** Start of Passage to read **

A court in Delhi on Tuesday granted bail to 22-year-old climate activist Disha Ravi in connection with the farm protest document case, Bar and Bench reported. Ravi was granted bail on two sureties of Rs 1 lakh each.

In its order, the court said that the evidence against her was scanty and sketchy, reported Bar and Bench. It added that there were no palpable reasons to breach the rule of bail for a 22-year-old girl who has absolutely no criminal antecedents.

The climate activist was arrested by the Delhi Police earlier this month for allegedly sharing and editing a document intended to amplify the protests against the new farm laws. The “toolkit” – a common term used by social activists for campaign material – was also tweeted by Swedish activist Greta Thunberg.

During the hearing on Tuesday, advocate Abhinav Sekhri, appearing for Ravi, requested the court to consider making the amount Rs 50,000, reported Live Law. However, the court refused this, and affirmed, “Two sureties of Rs 1 lakh each.”

** End of Passage to read **
** Start of Data **

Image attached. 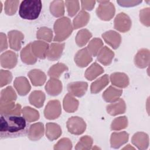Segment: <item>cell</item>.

** End of Data **

== The tasks ==
[a] In the article on Disha Ravi's bail, turn the paragraph beginning "The climate activist was arrested" into a short bulleted list that keeps its main facts.
[b] Decide whether each statement agrees with the article on Disha Ravi's bail. Answer yes or no, and quote the words from the article that settle it.
(i) Ravi was granted bail on two sureties of Rs 50,000 each.
(ii) Greta Thunberg tweeted the toolkit.
(iii) The court described the evidence against Ravi as strong.
[c] According to the article on Disha Ravi's bail, which advocate appeared for Ravi at Tuesday's hearing?

== Responses for each task ==
[a]
- The Delhi Police arrested Ravi earlier this month.
- She allegedly shared and edited a document meant to amplify the protests against the new farm laws.
- Social activists commonly call such campaign material a "toolkit."
- Swedish activist Greta Thunberg also tweeted the toolkit.

[b]
(i) No: "Two sureties of Rs 1 lakh each."
(ii) Yes: "was also tweeted by Swedish activist Greta Thunberg"
(iii) No: "the evidence against her was scanty and sketchy"

[c] Abhinav Sekhri